According to reports, Alexis was arrested on three separate occasions. The first, occurring in Texas in 2004, was for shooting another man’s tires in a rage fueled blackout. The second, in 2008, was for disorderly conduct in a Georgia bar. And most recently, a 2010 incident in Seattle, where Alexis shot through the roof of his apartment after confronting his upstairs neighbor about “excessive noise.” Because he was not prosecuted in the 2004 and 2010 incidents, and since he was neither charged with nor convicted of a crime, Alexis’ clearance was allowed to remain active. The Pentagon, in evaluating Alexis’ qualification for a security permit, did not see these incidents on his evaluation, which itself was dated by five years. Several background checks, performed by both the Navy and “The Experts,” either came up clean or showed only one traffic violation on Alexis’ record.

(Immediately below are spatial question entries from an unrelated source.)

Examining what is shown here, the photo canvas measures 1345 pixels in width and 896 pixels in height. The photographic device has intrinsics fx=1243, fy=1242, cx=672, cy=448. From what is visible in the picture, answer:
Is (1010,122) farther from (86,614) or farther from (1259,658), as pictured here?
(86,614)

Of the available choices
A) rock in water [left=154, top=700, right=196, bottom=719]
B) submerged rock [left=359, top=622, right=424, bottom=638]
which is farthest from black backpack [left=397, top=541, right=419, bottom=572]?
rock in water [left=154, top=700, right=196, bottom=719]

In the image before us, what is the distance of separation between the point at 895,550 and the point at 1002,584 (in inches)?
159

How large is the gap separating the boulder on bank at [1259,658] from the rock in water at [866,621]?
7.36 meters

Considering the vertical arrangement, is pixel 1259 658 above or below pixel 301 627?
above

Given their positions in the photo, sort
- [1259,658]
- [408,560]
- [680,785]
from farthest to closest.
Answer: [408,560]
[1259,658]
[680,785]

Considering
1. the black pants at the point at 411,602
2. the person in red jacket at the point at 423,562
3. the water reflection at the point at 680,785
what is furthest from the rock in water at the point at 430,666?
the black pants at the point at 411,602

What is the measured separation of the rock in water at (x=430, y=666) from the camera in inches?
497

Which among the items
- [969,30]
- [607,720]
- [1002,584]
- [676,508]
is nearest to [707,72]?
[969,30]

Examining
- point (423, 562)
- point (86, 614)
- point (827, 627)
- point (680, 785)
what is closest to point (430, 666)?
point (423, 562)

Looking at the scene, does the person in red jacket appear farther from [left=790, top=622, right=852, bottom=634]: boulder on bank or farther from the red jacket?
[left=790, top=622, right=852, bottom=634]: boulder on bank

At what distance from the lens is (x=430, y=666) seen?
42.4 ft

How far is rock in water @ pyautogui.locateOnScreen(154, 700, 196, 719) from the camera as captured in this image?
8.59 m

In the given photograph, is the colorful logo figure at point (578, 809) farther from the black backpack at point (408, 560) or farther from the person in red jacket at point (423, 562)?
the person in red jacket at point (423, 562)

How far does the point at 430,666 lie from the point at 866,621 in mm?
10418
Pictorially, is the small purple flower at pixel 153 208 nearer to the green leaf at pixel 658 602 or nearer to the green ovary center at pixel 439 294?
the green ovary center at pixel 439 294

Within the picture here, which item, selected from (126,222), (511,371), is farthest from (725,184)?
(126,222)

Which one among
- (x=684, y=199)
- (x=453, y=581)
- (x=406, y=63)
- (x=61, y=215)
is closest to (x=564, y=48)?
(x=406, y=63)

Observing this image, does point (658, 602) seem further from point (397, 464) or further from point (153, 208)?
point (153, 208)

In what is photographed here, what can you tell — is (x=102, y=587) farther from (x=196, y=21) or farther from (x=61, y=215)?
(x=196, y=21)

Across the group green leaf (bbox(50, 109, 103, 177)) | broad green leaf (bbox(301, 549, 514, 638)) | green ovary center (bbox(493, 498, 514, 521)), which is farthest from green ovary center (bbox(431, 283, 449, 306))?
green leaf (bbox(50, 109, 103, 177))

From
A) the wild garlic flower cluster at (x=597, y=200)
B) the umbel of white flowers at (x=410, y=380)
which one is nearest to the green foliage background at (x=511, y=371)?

Another disturbing factor in this event is the shooter’s mental illness. Alexis, according to his father, was apparently “an active participant in rescue attempts” during the September 11, 2001 terrorist attack. This may have caused his mental illness, which he sought treatment for, saying that he “…heard people talking to [him] through the walls and ceiling of [his] hotel room, and they’re sending microwave vibrations into [his] body to make sure [he doesn’t] sleep.”
Because of both this incident and the leaking of confidential documents by Edward Snowden earlier this year, Navy Secretary Ray Mabus has ordered a review and revision of the system overseeing contract workers’ security clearance, in order to prevent any further incidents or tragedies.